Douglas, responsável por articular o meio-campo gremista sob o comando de Renato Gaúcho, rompeu ligamentos do joelho esquerdo em fevereiro e mal jogou neste ano. Sem ele, o Grêmio passou a apostar ou no recuo de Luan para armar as jogadas ou em um meio-campo sem um camisa 10 tradicional.

Graças à velocidade de Pedro Rocha na ponta-esquerda, às infiltrações de Ramiro pela direita e ao dinamismo dos volantes Arthur, Michel e eventualmente Maicon, o time sobreviveu. Além de avançar na Copa do Brasil, o time gaúcho se vê em boas condições de chegar às quartas de final da Libertadores, já que venceu o jogo de ida contra o Godoy Cruz, fora de casa, por 1 a 0.

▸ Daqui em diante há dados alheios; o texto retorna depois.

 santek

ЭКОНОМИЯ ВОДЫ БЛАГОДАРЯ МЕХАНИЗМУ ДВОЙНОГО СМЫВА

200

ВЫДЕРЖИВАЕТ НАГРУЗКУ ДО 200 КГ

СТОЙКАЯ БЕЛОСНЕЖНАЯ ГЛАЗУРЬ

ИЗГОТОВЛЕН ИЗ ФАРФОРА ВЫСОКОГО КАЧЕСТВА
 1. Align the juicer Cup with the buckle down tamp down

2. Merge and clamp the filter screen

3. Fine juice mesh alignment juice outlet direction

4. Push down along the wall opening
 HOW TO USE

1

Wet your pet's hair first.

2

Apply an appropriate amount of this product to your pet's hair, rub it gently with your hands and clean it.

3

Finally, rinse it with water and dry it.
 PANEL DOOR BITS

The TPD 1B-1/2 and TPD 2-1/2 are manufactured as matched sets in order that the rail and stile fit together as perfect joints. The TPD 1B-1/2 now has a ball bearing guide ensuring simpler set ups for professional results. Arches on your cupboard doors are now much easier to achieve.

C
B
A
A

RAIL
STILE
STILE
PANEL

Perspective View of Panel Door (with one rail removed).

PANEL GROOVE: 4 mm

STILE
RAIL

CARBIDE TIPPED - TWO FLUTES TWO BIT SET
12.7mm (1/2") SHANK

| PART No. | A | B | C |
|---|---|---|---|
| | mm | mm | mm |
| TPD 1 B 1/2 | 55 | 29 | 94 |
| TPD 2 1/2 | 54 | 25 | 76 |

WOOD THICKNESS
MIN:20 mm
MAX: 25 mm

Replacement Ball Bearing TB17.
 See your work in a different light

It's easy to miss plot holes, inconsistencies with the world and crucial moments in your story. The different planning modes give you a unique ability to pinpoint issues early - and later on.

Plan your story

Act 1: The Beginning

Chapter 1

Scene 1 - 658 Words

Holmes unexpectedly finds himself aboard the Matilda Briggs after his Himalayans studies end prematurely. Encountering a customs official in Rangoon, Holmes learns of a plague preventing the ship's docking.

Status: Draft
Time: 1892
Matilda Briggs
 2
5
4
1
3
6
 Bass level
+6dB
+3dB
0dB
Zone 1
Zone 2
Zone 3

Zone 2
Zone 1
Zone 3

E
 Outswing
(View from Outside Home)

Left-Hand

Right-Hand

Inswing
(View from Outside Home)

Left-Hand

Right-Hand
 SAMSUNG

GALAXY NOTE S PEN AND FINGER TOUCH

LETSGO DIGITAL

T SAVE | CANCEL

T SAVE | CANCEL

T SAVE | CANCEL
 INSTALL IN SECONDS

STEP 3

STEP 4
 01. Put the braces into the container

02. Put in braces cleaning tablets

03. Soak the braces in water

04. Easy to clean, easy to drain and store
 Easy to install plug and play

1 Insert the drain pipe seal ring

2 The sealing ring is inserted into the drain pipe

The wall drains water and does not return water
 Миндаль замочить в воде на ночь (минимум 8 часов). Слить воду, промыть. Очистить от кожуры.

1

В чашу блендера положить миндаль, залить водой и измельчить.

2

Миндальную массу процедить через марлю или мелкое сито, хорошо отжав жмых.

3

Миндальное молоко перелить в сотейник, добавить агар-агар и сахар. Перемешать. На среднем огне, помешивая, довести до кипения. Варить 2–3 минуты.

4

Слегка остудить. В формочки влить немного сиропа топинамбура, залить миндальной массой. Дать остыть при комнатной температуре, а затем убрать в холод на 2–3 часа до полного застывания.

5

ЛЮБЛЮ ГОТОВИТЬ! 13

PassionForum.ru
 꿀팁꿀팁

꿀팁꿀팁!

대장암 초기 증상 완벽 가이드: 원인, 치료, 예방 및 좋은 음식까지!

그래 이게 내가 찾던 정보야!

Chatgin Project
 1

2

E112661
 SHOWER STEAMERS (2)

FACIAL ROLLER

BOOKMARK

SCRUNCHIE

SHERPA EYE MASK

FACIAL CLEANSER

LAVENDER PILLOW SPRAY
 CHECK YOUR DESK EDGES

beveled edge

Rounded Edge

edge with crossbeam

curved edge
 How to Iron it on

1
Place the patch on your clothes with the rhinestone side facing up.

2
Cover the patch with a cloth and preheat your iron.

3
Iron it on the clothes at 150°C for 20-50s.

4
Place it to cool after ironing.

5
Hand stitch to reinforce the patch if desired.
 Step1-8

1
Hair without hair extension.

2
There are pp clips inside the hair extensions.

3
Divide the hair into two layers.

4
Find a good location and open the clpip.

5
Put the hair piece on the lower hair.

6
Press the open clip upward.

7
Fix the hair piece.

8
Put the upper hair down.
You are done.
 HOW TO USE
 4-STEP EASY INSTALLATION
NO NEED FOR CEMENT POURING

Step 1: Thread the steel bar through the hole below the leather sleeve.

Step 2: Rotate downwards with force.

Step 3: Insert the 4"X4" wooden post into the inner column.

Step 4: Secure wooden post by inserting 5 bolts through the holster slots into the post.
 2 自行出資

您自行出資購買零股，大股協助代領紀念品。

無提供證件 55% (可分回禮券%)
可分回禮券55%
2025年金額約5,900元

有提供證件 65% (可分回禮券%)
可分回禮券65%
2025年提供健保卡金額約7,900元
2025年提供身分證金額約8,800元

Foi o mesmo resultado obtido pelo Botafogo contra o Nacional-URU, também fora de casa, no jogo de ida das oitavas de final. O autor do gol, João Paulo, é quem tomou a vaga de Camilo no time titular neste ano. Embora sinta-se confortável chegando à área adversária, João Paulo tem perfil mais marcador do que Camilo, que perdeu espaço por opção tática de Jair Ventura.

O técnico alvinegro avaliou que o time podia ser ainda mais perigoso no contra-ataque se tivesse um meio-campo mais combativo e que segurasse menos a bola. Deu certo, e Camilo perdeu tanto espaço que decidiu ir embora para o Internacional.

Agora, o desafio tanto de Botafogo quanto Grêmio será mostrar que as escolhas de seus treinadores resistem às fases decisivas de competições importantes, além do desgaste natural da temporada – ainda mais quando se disputa, e com chances de sucesso, três torneios simultâneos. Parafraseando o já batido lema do filme Homem Aranha: com grandes façanhas, surgem grandes responsabilidades.